One group is on alfalfa and the other group is on grass during the post-weaning stocker period.
Then all the heifers are tested for feed efficiency.
“We want to find out if there is any effect of pre-weaning environment on reproduction and life-long productivity — longevity in the herd. We are also looking at whether there is any relationship between feed efficiency and reproduction,” Hall explained.
He and his students are looking at follicle counts in these two groups of heifers. After they reach puberty they are examined with ultrasound to see how many antral follicles can be seen on the ovaries. The antral follicle count is a measure of egg supply for the future.
“Studies have shown there is a relationship between animals that have a high antral follicle count and increased fertility and longevity,” Hall said. “We are also looking at reproductive tract scores, and how well these heifers become pregnant to AI at their first breeding.”
This project is in its second year. The different groups of heifers will be followed through their lives as cows; about half the heifers in this study will end up staying in the university herd.
Another study with these heifers, by Brenda Murdock, is looking at whether there are gene markers for range adaptability and longevity. A ranch with a range operation could then select heifers that work best in that environment, expressing different genes than heifers that do best on irrigated pasture and not so well on range.
At this point there are 140 heifers in the study this year, with roughly 70 heifers growing up in each environment. The same cows go to the same environment each year.
The cows in both groups are similar in breed.
“When we allocated the cows to go to either range or irrigated pasture, we split the herd in half with an equal number of cows with similar traits, based on cow body weight, cow age, breed of sire, and productivity of that cow. We tried to equalize all of those things across the two groups; each group has some similar cows,” Hall said.
The cows are all bred to similar bulls. In this study, everything about these cows is the same, except the environment, to see what the environment by itself will do in determining future productivity of these various cows. The herd is basically Hereford-Angus cross.

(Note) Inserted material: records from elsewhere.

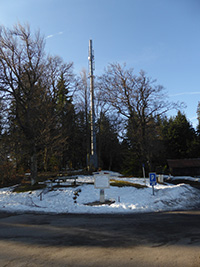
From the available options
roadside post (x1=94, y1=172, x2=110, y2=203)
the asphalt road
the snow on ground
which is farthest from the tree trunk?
the asphalt road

The steer mates from these heifers are also being evaluated, to see what the effects of these two different environments might be.
“We are looking at weaning weight, growth rate, feedlot performance and carcass composition,” Hall said.
Range-raised calves are not as big in the fall as pasture-raised calves, but tend to catch up in the feedlot. This study will look at whether they make up that weight and when they make it up, and whether the carcass is affected.